A symbolic area that we simply manipulate can be nice for checking the work of AI, which ought to by no means be taken at face worth. The primary level in case is checking Opus’ answer to start with, obtained by parsing the image incorrectly. We are able to simply change lady C’s clothes (i.e. `C.wears = Trousers`) and take a look at once more: since there is no such thing as a answer, the (unhappy) conclusion is that Opus’ unique reasoning was incorrect – it was “proper” however for the “flawed” causes, so to talk.
A second instance comes from what Claude added to examine for uniqueness (i.e.: Marta is A and 5 in all legitimate configurations). In idea, that’s a pleasant addition, however in observe this examine doesn’t do the job:
assert MartaUniqueSolution
(g1.identify = Marta and g2.identify = Marta) implies
(g1 = g2) // Marta is all the time on the similar place
The mismatch is obvious, and straightforward to determine due to Alloy’s clear syntax: “In all legitimate configurations” is a quantifier over all situations (within the “meta-language” so to talk), whereas “all g1…” quantifies over women inside an occasion.
See you, area cowboys
Equally to cutting-edge methods like AlphaGeometry, we solved a deductive drawback (successfully, a proof) by reasoning with Claude, as an alternative of delegating the method totally.
The LLM does the mapping between English and a proper language: Alloy is simple to learn, however typically tedious to put in writing, so the code technology capabilities of Claude come in useful. People, then again, can give attention to checking if the formal setup is right (checking is often easier than doing in the first place!). Each Claude and people then delegate combinatorial reasoning to a robust, verified solver for the precise deduction.

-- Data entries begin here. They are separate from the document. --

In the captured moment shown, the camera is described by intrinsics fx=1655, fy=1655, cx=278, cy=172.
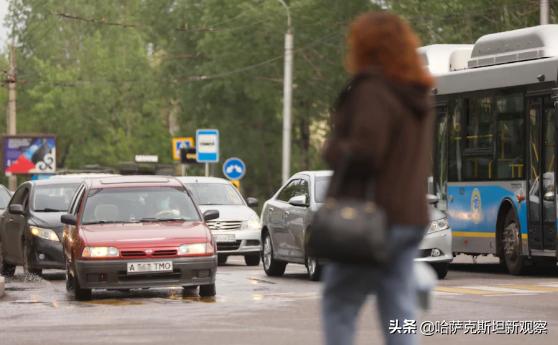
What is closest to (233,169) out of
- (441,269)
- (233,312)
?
(441,269)

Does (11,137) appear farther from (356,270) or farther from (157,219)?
(356,270)

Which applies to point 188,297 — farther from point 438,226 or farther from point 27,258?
point 27,258

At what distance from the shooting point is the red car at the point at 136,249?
713 inches

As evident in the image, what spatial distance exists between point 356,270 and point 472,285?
539 inches

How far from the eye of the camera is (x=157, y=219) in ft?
63.2

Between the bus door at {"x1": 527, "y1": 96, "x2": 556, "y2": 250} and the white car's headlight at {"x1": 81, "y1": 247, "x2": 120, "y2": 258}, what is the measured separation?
6.69 meters

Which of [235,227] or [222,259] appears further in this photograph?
[222,259]

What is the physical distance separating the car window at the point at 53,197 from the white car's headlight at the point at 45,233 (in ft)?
2.97

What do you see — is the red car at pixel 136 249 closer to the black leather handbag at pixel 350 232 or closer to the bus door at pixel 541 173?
the bus door at pixel 541 173

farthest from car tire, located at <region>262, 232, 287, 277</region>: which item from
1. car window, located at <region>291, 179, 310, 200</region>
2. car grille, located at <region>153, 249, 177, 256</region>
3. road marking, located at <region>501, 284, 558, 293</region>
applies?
→ car grille, located at <region>153, 249, 177, 256</region>

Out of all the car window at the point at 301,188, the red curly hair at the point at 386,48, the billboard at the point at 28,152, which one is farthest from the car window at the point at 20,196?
the billboard at the point at 28,152

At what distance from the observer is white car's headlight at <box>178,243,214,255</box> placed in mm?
18203

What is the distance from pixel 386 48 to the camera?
22.7ft

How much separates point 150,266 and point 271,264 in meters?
5.64
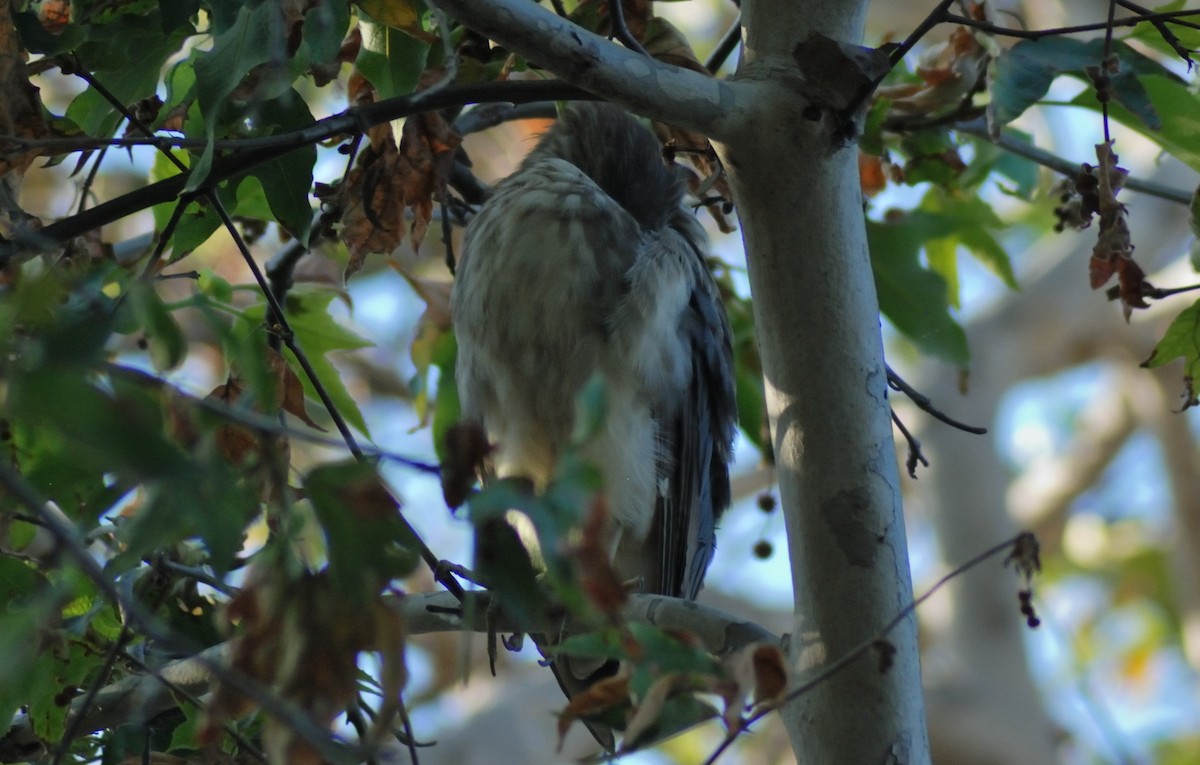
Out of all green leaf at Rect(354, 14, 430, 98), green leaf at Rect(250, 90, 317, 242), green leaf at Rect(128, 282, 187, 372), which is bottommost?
green leaf at Rect(128, 282, 187, 372)

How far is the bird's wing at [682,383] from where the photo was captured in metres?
2.38

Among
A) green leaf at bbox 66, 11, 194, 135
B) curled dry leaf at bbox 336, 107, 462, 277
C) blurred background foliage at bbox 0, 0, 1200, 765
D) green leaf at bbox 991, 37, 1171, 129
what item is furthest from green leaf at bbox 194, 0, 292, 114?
green leaf at bbox 991, 37, 1171, 129

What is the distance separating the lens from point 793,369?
1520 millimetres

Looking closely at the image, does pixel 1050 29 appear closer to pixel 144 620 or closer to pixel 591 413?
pixel 591 413

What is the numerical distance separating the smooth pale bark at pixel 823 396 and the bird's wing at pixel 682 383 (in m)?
0.83

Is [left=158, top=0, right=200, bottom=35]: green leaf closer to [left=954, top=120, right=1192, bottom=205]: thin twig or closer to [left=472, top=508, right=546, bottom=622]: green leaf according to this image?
[left=472, top=508, right=546, bottom=622]: green leaf

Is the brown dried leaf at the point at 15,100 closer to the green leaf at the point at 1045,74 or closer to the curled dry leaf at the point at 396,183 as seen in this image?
the curled dry leaf at the point at 396,183

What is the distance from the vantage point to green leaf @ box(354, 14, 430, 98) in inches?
65.0

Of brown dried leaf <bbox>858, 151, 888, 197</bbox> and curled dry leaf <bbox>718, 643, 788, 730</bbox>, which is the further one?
brown dried leaf <bbox>858, 151, 888, 197</bbox>

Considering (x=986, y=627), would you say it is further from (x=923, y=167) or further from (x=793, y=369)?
(x=793, y=369)

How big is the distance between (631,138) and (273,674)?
2.15 metres

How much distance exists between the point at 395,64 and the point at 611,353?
0.86 m

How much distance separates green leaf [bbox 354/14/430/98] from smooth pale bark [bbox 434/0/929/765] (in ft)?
1.33

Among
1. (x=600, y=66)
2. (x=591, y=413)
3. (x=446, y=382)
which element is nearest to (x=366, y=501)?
(x=591, y=413)
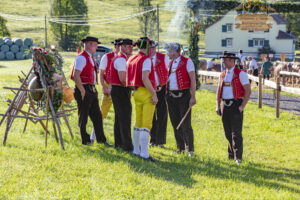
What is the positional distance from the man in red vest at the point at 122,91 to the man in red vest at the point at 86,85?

Whereas our beach-level proof appears unimportant, and the copy-paste from Claude will get tedious rapidly, this straightforward instance is a glimpse of the ability of formal strategies when mixed with code technology and a few (human or agentic) supervision. Actual-world methods use extra expressive languages, run tighter, self-improving loops and goal much less frivolous proofs, however lots of the intuitions from at this time carry over to them.
After all, fixing beach-or-PhD logical puzzles will not be the one use case for hybrid methods akin to this one. Languages like Alloy are highly regarded for modelling software program packages, and as such, they open the door for a future wherein distributed methods might be cheaply designed and verified at scale earlier than any implementation work even begins. As very sensible examples, AWS notoriously invests in verifying their cloud products, and Bauplan provides an Alloy model for their very own information catalog primitives.
Taking a really totally different path than what many might have predicted even simply 50 years in the past, it appears, daily, that we’re lastly getting nearer to Leibniz’s dream:
If controversies had been to come up, there can be no extra want for disputation between two philosophers than between two calculators. For it might suffice for them to take their pencils of their fingers and to sit down down on the abacus, and say to one another: Allow us to calculate.
Acknowledgments
Due to Federico Bianchi, Aldrin Montana, Patrick John Chia for preliminary suggestions over a earlier draft of this text. No LLM was used or harmed to put in writing the English elements of this weblog submit.
If you happen to care about verification, simulations and AI in system and infrastructure design, you’ll love working at Bauplan: we’re hiring!